Yea, I know it’s a bit of an exaggeration to say that you shouldn’t buy food that comes in a packet, but you get the idea of where I’m going with this…’Toxins‘ in prepared foods – from tins of veg soup to loaves of bread – include substances with both familiar and unrecognisable names, but they can all be roughly classified into three groups:
- food additives
- artificial sweeteners, and
- artificial colours
This brief blog outlines just some of the ever-increasing list of those ingredients we might be wise to avoid. It may well help food manufacturers to make profits by producing cheap junk with unnaturally long shelf lives, but it’s our long-term health that eventually picks up the bill.

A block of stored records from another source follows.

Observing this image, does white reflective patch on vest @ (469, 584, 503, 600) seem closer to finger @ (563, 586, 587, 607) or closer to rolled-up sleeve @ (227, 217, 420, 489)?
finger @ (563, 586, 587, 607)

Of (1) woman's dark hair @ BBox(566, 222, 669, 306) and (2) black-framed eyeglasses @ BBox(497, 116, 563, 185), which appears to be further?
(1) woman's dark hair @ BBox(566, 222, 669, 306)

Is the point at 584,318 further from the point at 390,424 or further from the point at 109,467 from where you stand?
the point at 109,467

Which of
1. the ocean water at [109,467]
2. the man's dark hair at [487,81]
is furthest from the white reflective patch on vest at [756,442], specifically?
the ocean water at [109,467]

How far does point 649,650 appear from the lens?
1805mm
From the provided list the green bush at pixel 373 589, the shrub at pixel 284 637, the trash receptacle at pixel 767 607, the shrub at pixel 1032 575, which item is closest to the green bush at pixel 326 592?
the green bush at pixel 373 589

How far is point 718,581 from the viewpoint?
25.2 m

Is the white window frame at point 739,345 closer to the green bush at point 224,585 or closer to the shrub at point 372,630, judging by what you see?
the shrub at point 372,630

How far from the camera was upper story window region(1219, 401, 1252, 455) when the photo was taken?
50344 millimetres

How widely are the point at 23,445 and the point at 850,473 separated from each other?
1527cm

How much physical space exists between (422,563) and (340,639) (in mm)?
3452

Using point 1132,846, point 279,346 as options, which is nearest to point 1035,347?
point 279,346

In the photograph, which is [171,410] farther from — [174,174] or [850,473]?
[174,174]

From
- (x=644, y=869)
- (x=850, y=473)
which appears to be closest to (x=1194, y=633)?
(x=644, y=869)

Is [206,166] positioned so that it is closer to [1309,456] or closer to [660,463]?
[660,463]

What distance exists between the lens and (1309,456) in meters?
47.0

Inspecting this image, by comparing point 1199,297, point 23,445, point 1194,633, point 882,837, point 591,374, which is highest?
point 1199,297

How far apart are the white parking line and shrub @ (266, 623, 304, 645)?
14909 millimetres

You know that I’m going to suggest that you avoid all animal products and added salt, oil and sugar as a starter; but even those who might still consider it okay to chew on a bit of cheese or chicken from time to time might be interested in looking through what follows. And it’s not that they are all equally harmful, nor that they are necessarily harmful when found naturally-occurring in whole plant foods; but when they are synthesised or concentrated and added to ‘improve’ something in the product, you’ve got to ask “improve for whom?” and “who benefits financially?”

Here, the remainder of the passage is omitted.